Source data
======
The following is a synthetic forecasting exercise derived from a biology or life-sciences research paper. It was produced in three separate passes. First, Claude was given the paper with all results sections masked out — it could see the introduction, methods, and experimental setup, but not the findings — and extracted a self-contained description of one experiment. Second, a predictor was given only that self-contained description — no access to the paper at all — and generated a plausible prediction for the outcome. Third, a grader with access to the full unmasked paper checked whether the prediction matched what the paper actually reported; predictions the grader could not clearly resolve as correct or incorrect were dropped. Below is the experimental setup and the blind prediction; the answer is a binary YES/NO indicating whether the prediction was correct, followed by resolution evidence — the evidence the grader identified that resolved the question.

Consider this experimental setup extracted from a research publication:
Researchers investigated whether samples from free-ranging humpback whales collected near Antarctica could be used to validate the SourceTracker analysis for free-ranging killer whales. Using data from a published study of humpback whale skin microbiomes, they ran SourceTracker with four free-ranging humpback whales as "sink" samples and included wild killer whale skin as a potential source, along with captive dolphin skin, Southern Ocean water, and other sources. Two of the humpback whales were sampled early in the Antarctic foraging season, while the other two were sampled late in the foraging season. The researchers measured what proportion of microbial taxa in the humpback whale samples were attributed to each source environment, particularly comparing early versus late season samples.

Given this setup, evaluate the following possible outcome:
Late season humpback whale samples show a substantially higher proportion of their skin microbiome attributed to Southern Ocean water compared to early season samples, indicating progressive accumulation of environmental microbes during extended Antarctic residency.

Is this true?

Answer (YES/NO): YES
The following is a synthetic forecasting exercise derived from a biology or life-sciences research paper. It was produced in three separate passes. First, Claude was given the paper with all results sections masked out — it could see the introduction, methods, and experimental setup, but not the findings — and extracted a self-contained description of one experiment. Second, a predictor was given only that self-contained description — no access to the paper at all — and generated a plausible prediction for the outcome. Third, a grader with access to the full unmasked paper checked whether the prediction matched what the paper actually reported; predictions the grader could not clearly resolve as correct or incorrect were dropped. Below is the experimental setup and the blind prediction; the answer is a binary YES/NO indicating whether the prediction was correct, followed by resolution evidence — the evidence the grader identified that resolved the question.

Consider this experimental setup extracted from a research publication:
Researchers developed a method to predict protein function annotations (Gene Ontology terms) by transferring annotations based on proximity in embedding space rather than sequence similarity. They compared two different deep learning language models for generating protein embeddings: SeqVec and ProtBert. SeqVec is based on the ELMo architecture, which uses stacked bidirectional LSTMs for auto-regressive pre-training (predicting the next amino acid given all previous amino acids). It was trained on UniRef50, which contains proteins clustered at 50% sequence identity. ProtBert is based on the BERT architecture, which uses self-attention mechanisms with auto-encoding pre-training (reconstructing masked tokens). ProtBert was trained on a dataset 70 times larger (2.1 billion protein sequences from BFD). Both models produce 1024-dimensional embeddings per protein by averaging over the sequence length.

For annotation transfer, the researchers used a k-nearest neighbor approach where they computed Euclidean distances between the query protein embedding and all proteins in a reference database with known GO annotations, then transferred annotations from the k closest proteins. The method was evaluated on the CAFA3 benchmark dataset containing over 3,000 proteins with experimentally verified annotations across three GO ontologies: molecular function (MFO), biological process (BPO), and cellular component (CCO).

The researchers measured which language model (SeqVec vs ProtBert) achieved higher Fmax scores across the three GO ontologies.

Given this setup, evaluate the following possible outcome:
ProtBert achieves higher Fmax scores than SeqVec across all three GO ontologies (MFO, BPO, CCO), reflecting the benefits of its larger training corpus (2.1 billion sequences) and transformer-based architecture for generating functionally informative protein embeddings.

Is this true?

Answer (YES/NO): NO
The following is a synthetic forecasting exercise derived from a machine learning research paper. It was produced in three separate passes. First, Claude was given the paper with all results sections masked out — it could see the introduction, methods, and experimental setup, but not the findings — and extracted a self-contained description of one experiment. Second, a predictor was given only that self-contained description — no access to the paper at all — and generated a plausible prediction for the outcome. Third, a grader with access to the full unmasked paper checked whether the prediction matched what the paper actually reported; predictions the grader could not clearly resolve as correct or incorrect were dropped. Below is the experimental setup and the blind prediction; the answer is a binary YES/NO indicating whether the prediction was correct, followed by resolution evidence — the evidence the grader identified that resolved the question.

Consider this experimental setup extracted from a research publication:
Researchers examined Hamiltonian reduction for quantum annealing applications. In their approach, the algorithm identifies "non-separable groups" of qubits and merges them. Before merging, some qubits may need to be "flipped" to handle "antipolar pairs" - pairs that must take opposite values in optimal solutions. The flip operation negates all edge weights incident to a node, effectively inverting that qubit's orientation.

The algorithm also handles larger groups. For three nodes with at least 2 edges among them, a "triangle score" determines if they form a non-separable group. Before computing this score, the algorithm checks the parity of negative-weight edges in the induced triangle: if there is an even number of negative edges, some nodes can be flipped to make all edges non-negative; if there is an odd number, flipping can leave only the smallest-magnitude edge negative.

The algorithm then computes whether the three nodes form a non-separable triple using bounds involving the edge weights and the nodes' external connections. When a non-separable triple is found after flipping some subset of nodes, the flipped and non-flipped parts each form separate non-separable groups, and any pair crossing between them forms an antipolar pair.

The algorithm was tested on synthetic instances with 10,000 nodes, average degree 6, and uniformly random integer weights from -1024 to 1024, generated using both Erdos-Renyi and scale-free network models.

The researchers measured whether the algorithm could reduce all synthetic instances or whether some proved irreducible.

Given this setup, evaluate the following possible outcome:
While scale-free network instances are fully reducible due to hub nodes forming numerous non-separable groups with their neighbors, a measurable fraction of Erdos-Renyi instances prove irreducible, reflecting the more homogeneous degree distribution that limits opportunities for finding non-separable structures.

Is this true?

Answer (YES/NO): NO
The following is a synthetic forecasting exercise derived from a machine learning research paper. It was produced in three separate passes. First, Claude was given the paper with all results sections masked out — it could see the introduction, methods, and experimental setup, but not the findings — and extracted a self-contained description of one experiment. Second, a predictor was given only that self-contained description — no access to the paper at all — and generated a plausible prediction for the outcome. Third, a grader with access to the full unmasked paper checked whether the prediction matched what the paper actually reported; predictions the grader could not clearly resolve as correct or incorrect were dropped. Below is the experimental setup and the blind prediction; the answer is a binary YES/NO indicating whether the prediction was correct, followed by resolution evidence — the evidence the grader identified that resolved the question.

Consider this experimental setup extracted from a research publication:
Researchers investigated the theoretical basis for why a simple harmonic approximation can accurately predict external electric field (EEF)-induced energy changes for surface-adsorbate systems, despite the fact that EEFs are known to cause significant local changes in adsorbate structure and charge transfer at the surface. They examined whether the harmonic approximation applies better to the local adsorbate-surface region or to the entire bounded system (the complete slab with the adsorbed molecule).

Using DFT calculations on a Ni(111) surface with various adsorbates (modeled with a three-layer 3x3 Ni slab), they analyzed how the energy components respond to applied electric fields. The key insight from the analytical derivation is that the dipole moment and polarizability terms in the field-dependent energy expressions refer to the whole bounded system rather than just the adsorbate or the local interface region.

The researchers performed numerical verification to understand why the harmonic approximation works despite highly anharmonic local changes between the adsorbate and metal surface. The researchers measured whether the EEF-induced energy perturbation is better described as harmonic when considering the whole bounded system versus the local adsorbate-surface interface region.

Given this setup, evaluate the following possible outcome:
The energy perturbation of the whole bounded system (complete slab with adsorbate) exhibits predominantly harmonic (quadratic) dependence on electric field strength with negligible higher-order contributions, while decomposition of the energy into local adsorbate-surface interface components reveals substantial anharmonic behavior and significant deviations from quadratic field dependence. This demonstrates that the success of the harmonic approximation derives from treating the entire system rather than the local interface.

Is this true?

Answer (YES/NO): YES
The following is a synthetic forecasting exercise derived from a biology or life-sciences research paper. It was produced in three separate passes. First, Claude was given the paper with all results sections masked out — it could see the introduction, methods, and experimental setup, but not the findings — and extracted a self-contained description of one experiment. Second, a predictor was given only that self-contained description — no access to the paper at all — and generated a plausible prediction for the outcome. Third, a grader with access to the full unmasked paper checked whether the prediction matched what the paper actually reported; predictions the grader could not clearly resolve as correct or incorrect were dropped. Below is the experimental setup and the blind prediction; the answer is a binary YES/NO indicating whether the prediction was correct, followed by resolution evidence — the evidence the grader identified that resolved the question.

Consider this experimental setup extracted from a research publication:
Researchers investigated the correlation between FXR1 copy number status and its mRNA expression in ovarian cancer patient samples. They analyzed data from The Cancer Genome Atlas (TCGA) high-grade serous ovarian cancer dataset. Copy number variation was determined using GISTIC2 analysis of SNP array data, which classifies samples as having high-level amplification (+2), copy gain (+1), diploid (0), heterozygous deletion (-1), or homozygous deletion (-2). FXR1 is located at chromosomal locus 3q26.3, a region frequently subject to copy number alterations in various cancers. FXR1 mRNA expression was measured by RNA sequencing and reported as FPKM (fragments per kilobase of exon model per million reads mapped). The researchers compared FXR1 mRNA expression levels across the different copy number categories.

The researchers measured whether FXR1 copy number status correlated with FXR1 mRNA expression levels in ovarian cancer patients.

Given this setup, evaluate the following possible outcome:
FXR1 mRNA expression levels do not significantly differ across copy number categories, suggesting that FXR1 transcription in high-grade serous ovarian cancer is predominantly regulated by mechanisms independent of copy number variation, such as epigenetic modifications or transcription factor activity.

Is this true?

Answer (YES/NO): NO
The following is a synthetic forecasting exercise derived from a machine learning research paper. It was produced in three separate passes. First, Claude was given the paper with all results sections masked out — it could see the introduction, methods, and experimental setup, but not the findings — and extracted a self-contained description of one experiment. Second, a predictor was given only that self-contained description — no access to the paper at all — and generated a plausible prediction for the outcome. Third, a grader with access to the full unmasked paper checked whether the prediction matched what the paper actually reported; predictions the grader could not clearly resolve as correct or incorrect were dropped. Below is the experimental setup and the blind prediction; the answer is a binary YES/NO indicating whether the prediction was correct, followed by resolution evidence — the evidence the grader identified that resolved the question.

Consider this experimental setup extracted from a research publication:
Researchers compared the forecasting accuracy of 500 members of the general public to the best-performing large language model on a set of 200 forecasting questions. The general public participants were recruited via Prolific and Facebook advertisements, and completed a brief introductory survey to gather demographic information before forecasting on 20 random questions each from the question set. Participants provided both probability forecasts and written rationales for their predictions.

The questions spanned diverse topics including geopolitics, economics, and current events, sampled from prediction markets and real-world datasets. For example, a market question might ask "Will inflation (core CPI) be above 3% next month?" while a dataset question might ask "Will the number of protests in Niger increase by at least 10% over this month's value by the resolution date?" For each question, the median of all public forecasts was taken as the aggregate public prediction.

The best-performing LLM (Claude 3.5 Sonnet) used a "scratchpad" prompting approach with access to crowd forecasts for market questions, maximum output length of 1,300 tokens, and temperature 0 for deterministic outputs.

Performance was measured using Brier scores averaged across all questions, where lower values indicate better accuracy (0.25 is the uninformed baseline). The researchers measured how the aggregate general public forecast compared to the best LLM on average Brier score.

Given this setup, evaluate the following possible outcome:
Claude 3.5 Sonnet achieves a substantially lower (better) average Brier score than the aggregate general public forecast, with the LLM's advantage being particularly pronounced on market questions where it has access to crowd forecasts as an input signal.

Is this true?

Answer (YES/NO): NO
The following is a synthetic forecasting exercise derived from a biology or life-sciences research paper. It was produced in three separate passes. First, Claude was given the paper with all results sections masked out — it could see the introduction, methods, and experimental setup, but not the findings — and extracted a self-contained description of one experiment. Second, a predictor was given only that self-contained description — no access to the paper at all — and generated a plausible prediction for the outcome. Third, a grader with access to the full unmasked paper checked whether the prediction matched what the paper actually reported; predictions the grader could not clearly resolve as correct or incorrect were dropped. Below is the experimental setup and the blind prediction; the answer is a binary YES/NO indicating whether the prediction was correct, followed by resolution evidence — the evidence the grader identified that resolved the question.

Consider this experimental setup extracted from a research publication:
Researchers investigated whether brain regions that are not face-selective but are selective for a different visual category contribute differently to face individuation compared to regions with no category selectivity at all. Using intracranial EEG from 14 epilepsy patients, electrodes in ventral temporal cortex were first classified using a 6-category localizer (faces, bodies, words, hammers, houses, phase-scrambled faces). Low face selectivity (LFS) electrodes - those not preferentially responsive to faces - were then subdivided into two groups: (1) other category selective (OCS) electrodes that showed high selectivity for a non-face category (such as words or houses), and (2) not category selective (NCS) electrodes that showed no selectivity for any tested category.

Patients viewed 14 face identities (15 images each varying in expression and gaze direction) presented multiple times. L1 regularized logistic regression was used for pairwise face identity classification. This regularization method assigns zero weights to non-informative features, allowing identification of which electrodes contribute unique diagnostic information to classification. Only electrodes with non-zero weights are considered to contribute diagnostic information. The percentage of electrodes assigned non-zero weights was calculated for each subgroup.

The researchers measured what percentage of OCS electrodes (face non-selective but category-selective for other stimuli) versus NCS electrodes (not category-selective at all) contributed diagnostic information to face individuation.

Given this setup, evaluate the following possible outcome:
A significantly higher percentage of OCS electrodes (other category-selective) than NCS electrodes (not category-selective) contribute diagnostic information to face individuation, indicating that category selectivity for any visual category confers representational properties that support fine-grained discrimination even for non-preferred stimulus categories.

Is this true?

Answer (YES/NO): NO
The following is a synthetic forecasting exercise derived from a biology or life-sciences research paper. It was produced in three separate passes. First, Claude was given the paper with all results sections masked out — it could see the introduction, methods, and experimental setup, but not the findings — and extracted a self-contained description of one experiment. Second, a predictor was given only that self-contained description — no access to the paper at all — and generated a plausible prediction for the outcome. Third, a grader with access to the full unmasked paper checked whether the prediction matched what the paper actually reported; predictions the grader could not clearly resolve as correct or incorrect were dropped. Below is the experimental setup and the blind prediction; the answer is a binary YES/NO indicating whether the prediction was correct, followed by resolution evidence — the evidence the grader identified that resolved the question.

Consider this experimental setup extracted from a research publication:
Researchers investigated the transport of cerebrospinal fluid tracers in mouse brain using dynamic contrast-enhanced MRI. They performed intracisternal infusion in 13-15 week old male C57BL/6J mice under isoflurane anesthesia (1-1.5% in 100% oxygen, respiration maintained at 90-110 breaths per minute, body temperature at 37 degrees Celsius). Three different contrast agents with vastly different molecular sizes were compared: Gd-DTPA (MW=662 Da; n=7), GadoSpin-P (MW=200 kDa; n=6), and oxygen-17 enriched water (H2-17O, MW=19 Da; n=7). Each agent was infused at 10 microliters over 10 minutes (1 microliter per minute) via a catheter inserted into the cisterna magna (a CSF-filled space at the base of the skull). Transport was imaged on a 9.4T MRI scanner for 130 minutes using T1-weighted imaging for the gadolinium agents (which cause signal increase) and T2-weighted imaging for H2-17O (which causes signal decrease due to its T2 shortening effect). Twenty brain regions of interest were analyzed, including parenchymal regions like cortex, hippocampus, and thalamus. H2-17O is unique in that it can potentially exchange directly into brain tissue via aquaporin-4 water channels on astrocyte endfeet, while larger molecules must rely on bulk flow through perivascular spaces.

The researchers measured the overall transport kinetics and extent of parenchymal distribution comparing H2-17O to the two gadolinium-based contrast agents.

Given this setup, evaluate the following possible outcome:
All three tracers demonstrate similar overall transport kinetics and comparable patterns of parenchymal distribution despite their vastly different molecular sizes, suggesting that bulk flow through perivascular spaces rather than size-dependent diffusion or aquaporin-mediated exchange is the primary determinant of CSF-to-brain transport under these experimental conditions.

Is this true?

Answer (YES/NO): NO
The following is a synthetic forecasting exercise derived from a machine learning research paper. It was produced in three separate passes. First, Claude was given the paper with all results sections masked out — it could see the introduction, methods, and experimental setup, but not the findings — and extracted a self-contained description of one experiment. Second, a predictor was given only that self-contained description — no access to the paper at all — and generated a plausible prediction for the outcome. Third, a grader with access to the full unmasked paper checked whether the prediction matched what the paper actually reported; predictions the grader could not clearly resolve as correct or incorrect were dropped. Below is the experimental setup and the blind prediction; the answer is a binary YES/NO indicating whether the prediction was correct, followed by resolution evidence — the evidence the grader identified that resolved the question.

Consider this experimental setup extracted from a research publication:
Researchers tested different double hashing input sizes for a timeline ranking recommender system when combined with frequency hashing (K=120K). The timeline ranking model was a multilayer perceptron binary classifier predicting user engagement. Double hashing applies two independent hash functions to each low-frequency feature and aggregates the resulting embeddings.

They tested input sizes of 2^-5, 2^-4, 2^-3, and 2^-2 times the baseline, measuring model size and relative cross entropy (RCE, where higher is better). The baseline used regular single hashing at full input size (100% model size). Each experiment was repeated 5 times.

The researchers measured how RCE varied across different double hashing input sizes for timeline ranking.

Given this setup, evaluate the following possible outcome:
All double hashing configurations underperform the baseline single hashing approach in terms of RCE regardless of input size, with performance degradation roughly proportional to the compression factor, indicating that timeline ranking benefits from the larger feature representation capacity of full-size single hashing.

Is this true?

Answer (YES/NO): NO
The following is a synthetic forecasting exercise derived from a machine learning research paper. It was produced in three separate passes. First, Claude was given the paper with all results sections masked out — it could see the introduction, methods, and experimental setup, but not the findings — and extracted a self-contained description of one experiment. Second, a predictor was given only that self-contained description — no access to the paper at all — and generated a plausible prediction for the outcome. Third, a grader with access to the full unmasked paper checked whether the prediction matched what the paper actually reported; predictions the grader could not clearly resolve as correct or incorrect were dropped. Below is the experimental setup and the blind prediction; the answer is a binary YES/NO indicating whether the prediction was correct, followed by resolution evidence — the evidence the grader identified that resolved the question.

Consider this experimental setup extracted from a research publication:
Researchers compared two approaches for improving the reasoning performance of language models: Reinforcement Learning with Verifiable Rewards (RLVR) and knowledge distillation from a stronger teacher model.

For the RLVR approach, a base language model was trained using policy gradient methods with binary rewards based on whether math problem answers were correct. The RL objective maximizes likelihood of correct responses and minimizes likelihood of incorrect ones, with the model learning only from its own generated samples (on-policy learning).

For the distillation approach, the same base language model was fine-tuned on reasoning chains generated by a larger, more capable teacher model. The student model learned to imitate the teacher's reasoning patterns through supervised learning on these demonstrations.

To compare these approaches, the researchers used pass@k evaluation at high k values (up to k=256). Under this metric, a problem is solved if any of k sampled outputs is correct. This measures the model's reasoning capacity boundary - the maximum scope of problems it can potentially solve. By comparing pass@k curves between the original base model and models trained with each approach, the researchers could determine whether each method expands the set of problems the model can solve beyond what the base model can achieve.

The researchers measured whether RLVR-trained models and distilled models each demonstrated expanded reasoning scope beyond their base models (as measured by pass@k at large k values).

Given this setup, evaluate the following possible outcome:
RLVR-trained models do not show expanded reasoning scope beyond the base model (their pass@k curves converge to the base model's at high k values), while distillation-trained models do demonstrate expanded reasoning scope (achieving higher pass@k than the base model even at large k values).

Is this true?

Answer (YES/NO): NO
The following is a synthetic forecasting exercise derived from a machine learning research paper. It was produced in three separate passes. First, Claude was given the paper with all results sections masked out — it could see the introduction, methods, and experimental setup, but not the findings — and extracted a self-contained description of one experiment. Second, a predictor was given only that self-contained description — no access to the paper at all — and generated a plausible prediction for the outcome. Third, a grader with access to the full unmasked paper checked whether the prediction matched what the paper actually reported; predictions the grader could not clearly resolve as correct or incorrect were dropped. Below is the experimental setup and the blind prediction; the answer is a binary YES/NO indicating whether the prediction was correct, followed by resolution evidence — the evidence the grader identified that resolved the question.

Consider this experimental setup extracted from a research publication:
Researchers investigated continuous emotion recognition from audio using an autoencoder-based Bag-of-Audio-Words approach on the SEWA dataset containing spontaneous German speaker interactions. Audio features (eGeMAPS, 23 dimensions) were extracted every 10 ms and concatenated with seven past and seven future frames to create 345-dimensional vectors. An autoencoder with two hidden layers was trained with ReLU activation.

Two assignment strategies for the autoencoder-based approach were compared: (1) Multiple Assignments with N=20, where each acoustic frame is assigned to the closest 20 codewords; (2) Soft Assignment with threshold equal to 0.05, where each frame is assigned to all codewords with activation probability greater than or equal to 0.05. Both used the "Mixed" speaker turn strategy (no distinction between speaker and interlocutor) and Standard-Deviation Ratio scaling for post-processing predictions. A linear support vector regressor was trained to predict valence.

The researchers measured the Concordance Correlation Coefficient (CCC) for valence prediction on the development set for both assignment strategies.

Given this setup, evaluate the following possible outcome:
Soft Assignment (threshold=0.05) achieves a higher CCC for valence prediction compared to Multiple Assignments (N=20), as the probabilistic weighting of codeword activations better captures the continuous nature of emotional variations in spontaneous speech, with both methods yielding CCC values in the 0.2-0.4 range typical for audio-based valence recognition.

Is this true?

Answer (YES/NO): NO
======
PROMPT. Would you copy out each line of the records above where the word "best" occurs?

WRITTEN SOLUTION.
Researchers compared the forecasting accuracy of 500 members of the general public to the best-performing large language model on a set of 200 forecasting questions. The general public participants were recruited via Prolific and Facebook advertisements, and completed a brief introductory survey to gather demographic information before forecasting on 20 random questions each from the question set. Participants provided both probability forecasts and written rationales for their predictions.
The best-performing LLM (Claude 3.5 Sonnet) used a "scratchpad" prompting approach with access to crowd forecasts for market questions, maximum output length of 1,300 tokens, and temperature 0 for deterministic outputs.
Performance was measured using Brier scores averaged across all questions, where lower values indicate better accuracy (0.25 is the uninformed baseline). The researchers measured how the aggregate general public forecast compared to the best LLM on average Brier score.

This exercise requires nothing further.